Cristina_Gallach

A global and balanced vision

By Lluís Foix

La Vanguardia, Thursday 16th June 2016

I don’t know if she is the person who has more decision-making power in the field of communications in the New York headquarters of the United Nations. What I can reveal is that Cristina Gallach is one of the journalists who is more and better informed about information streams that move power in the world.  She was in Barcelona and spoke before an audience of several hundred people brought together by the Societat Economica Barcelonesa D’amics del Pais. The title of “United Nations for the 21st century” was the pretext to outline the large challenges, both incomprehensible and unexpected, that turn assurances into fears and certainties into doubts.

Cristina Gallach is possibly the Catalan that has the most developed thoughts about the changing account of the situation in the world, which she observes as the United Nations Under-Secretary-General for Communications and Public. She is a journalist who manages information and knows those who generate it. She does not speak from hearsay.  And over the last thirty years she has reached this point working as a journalist on the street, in an agency, as a correspondent, Chief of Staff, and person of maximum confidence to Javier Solana, in the years that the former Minister of Foreign Affairs was Secretary General of NATO and later responsible for the foreign policy of the European Union – a position which was filled much more by his personality and work than for the content that it was assigned.

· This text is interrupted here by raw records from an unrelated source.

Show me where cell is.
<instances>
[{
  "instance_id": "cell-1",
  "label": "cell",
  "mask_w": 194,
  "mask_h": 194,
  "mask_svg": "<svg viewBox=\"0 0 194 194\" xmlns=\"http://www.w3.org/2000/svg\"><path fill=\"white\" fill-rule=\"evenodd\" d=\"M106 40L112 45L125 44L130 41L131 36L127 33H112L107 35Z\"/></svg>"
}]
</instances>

A characteristic of Cristina Gallach is the optimism that she breathes. She speaks six languages, has worked long periods in Moscow, New York and Brussels and now has more than six hundred people working to her orders in many United Nations agencies distributed world-wide.

I have always known her as a journalist, hands-on and close to geopolitics, on the move – in the Balkans, at very diverse summits – with reports on what is happening in an Asian Republic or in Africa.

Examining trends, changes and contrasts in the socio-economic progress in the world, in the past 15 years poverty has been reduced to half, but there are more than 800 million people who go to bed hungry. We can say that the UN has died by its success, due to the conflicting interests of the 193 States that compose it and the existence of the veto that the most powerful people in the Security Council have.

But unlike the League of Nations, which had a brief and languid life in the interwar period, the UN has already fulfilled 70 years of trying to cushion the suffering of millions of people.   Gallach speaks of reducing inequality within and between countries, the urgency of climate change, of gender equality, of hatred, of refugees and of the defence of universal human rights.

This Catalan from Sant Quirze de Besora will do many things because she has great faith in people.